Aufgaben:
- A) Prüfe für jede der drei Aussagen, ob sie mit dem Textauszug über Erdoğan übereinstimmt, und antworte jeweils mit Ja oder Nein sowie den entscheidenden Worten des Textauszugs als wörtlichem Zitat. (i) Erdoğan bringt Böhmermanns Schmähgedicht in Hamburg erneut vor Gericht. (ii) Angela Merkel sprach sofort davon, »alarmiert« zu sein. (iii) In der Türkei wirken vor allem Zeitungen als Korrektiv der Propaganda.
- B) Führe den Textauszug über Erdoğan und die Pressefreiheit im selben Ton weiter, beginnend nach seinem letzten Satz.

Textauszug:
_ _ _ _
Romantische Scheiße

Freitags Wochentipp: »Club der roten Bänder«

  • Jan Freitag
  • Lesedauer: 3 Min.

Recep Tayyip Erdoğan hat ein lustiges Verhältnis zum Rechtsstaat. Daheim hackt ihn der türkische Despot nach Herzenslust in Stücke, bei uns kriegt er kaum genug von seiner Instanzenvielfalt. In Hamburg zitiert er daher mal wieder Jan Böhmermanns Schmähgedicht vor Gericht - wenn er den Verfasser schon nicht selbst im Kerker verrotten lassen darf. Derweil echauffiert sich Erdoğan lautstark über jede Kritik von außen an seinem Drang, die Pressefreiheit zu beseitigen, was schon deshalb putzig ist, weil Angela Merkel erneut lang gebraucht hat, um, was ihre zarte Klage über die Verhaftung eines Dutzends unbotmäßiger Journalisten der liberalen »Cumhuriyet« inklusive Chefredakteur angeht, von »Sorge« auf »alarmiert« zu erhöhen. Und das tat sie aus gutem Grund. In der Türkei fungieren fast nur noch soziale Medien als Korrektiv der Propaganda, die von der aufgehenden Tyrannei verbreitet wird.
_ _ _ _
Rohdaten:
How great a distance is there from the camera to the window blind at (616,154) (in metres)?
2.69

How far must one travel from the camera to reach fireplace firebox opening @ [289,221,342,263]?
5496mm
_ _ _ _
Ergebnisse je Aufgabe:
- A)
(i) Ja: „In Hamburg zitiert er daher mal wieder Jan Böhmermanns Schmähgedicht vor Gericht“
(ii) Nein: „weil Angela Merkel erneut lang gebraucht hat“
(iii) Nein: „In der Türkei fungieren fast nur noch soziale Medien als Korrektiv der Propaganda“

- B)
Die Digitaldiktatoren Youtube und Facebook als Garanten von Vielfalt und Demokratie: Es kann einem angst und bange werden. Auch und gerade jetzt, da sich die autokratische Gema mit Youtube auf ein (streng geheimes) Verwertungssystem für lange gesperrte Musikvideos geeinigt hat. Wovon freilich nur maximal kommerzieller Pop profitiert, während die Subkultur weiter fröhlich ausgebeutet wird.

Apropos Ausbeutung: Ronny kehrt zurück auf den Bildschirm, der ulkige Affe mit eigener »Pop-Show«. Allerdings nicht mit Ottos Stimme, sondern als Attrappe am Arm des Puppenspielers Martin Reinl, der mit ihr die Fossilien der unerschöpflichen 80er Jahre reanimiert. Fast könnte man meinen, den Fernsehmachern falle nichts Neues mehr ein. Dagegen spricht höchstens zweierlei: Dass Tom Tykwer vorige Woche endlich den ersten Trailer seiner seit gefühlt zehn Jahren angekündigten Serie »Babylon Berlin« übers selbige in den 20ern gezeigt hat. Und natürlich die Fortsetzung der Stunde.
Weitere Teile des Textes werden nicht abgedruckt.